Stressed dolphins are more likely to cause injury and as large animals weighing between 3 and 400 pound, this can be considerable.

A further concern here is that parents desperate for a “cure” might suspend disbelief, willing to try anything and spend any amount of money in search of help for their child’s autism when in effect there is no sound scientific proof that dolphin therapy works other than as a short-term enjoyable experience which cannot be sustained due to the huge cost it involves. Author and autism lecturer Donna Williams has criticised this practice as preying on people’s vulnerability.

Well, perhaps the good news is you don’t have to fork out your life-savings to get soaked (literally and financially) whilst swimming with dolphins;  nor do you need to embark on a horseback journey  to Mongolia or even go beyond your own backyard or neighbourhood to experience the benefits of animals.    Domestic pets bring the same benefits with the advantage that they are available on a daily basis to help with teaching social interaction, developing day to day living skills and providing some much needed contact for people with autism.

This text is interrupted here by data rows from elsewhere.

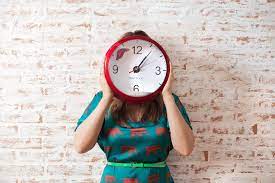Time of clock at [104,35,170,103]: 1:06
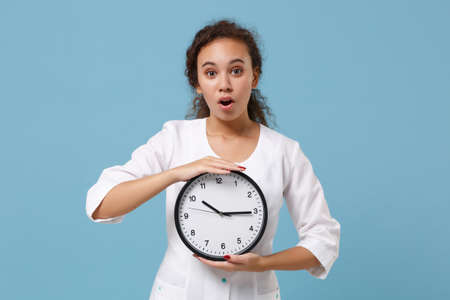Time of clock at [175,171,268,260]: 10:15
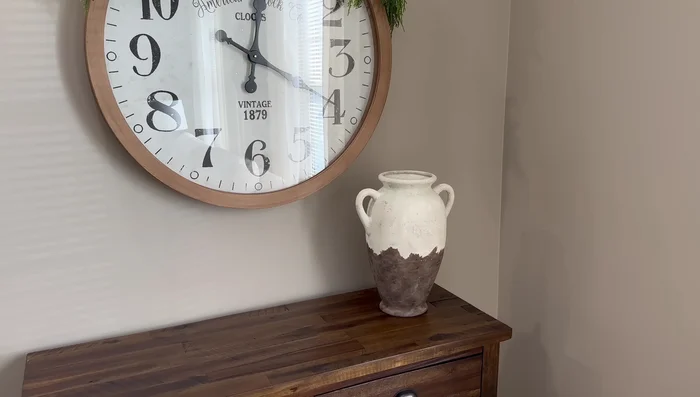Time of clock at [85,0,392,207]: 12:19
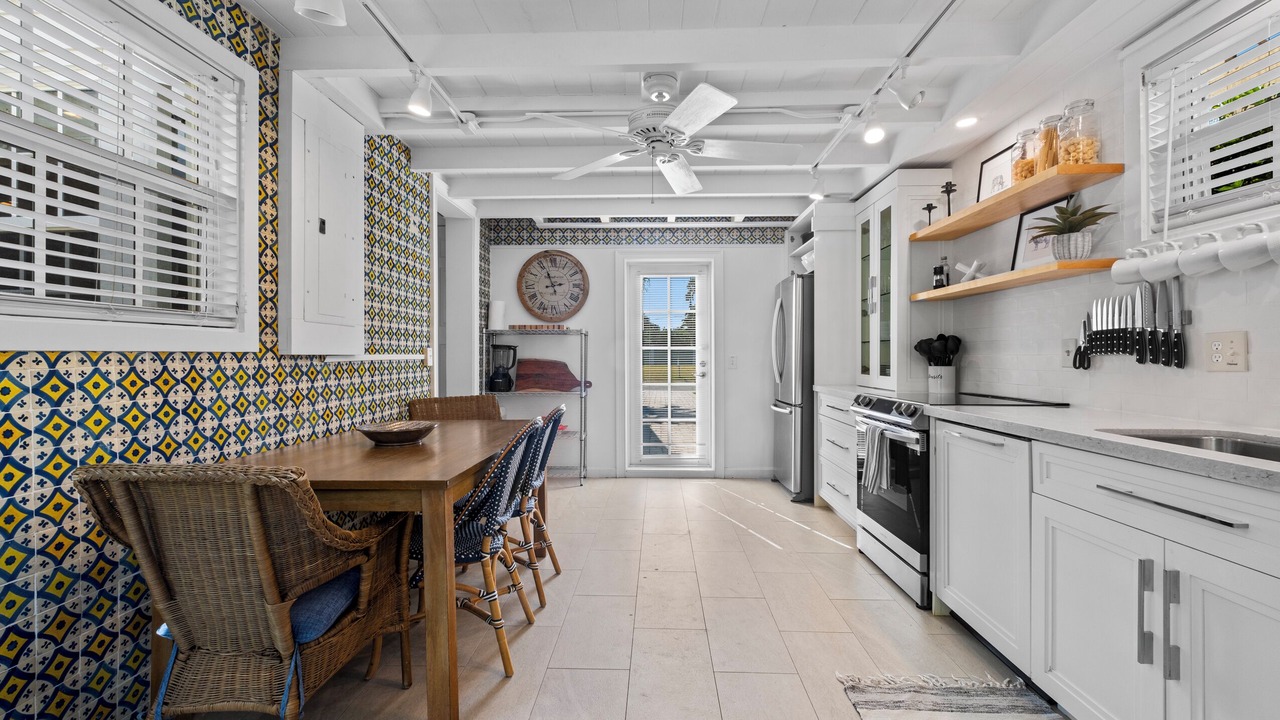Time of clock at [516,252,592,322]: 2:56
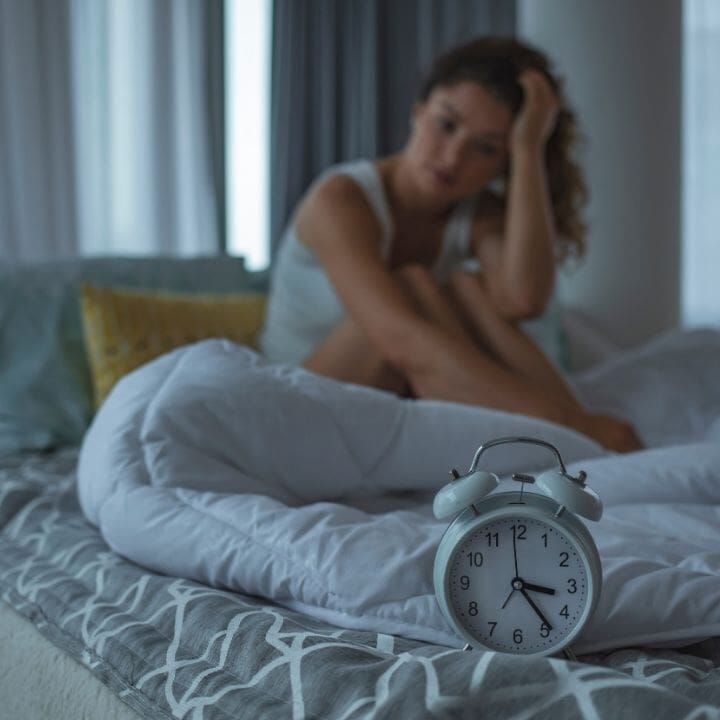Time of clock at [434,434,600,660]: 3:23
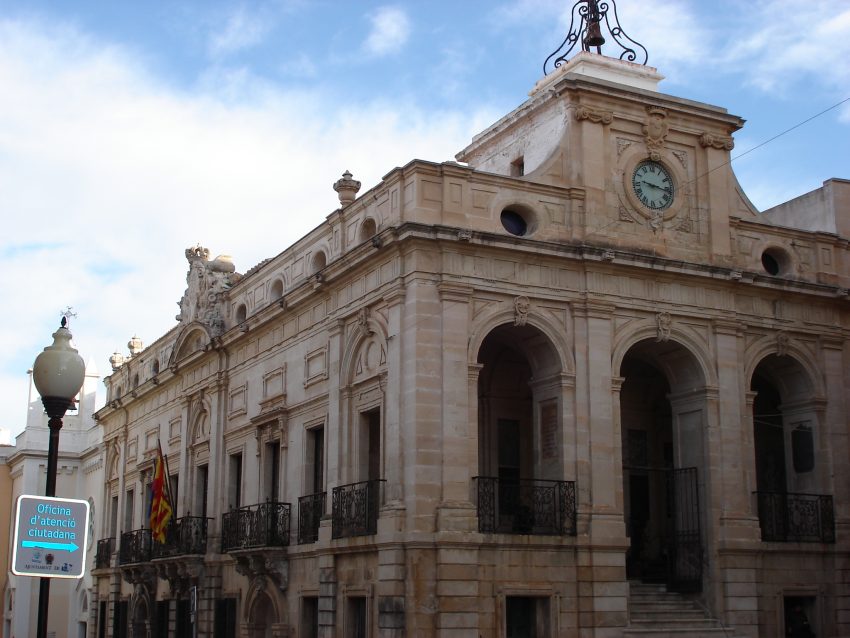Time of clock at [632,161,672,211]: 9:16
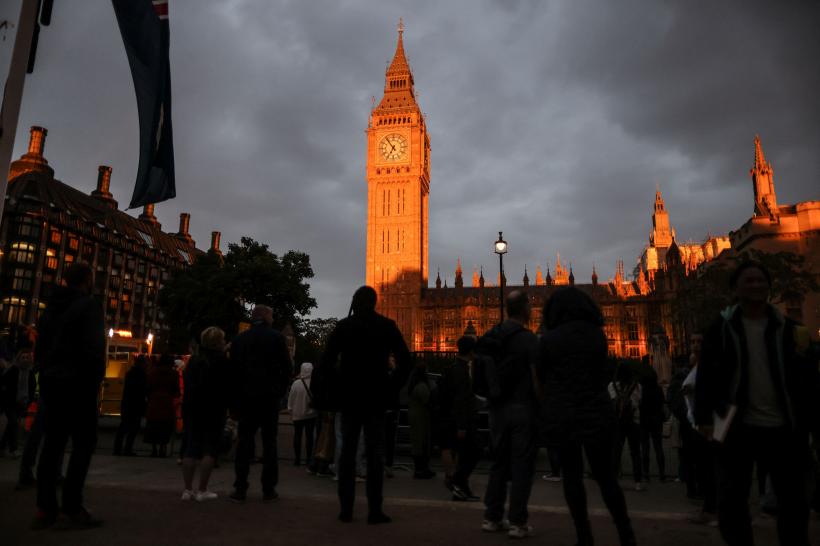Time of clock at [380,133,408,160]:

However, there are ethical considerations in the use of domestic animals too.  Smaller animals like guinea pigs and rabbits are at risk of injury and even death if handled inappropriately and here it is important to remember that some people on the spectrum may be hyposensetive (ie needing more sensory input than an average person) which could lead to applying deep pressure to vulnerable animals.  An animal which is afraid or in discomfort is unlikely to provide much in the way of therapy. In 2008 a study considering the welfare of service dogs for children with autism (Burrows, Adams and Millman) concluded that providing an appropriate environment and level of care for the animal in both residential settings and at home has a crucial effect on the dog’s ability to perform as an assistance dog.

Researchers Lori Marino and Gay Bradshaw in a paper published in 2008 conclude that:

“AAT (animal assisted therapy) can benefit animals and humans only if the welfare of both are considered and guarded.  If animals are to be called “therapists” then standards of care and participation must conform to those of humans.  Otherwise such activities merely re-package animal exploitation and abuse under the guise of healing”.